Logo

2. Hukuk Dairesi2024/3879 E. 2024/5717 K.

Yapay Zeka Özeti

Uyuşmazlık: Babaanne tarafından açılan torunla kişisel ilişki kurulması davasında kurulan kişisel ilişkinin çocuğun üstün yararına uygun olup olmadığı.
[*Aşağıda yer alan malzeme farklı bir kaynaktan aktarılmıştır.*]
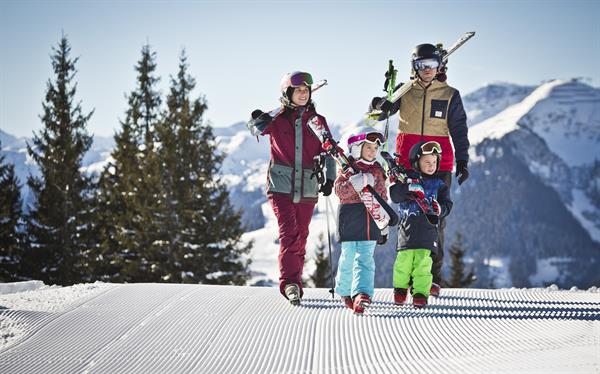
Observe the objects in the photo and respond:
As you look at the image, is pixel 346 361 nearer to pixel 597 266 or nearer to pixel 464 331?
pixel 464 331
Gerekçe ve Sonuç: Tarafların iddia ve savunmaları, deliller, uygulanabilir hukuk kuralları, hukuki ilişkinin nitelendirilmesi, dava şartları, yargılama ve ispat kuralları ile kararda belirtilen gerekçelere göre usul ve yasaya uygun bulunan ilk derece mahkemesi kararı ve onu onayan bölge adliye mahkemesi kararının temyiz itirazları yerinde bulunmadığından onanmasına karar verilmiştir.

Karar Metni

"İçtihat Metni"

MAHKEMESİ : Bursa Bölge Adliye Mahkemesi 2. Hukuk Dairesi

SAYISI : 2023/1974 E., 2024/258 K.

KARAR : Esastan Ret

İLK DERECE MAHKEMESİ : Savaştepe Asliye Hukuk (Aile) Mahkemesi

SAYISI : 2022/85 E., 2023/47 K.

Taraflar arasındaki çocukla kişisel ilişki kurulması davasından dolayı yapılan yargılama sonunda İlk Derece Mahkemesince davanın kabulüne karar verilmiştir.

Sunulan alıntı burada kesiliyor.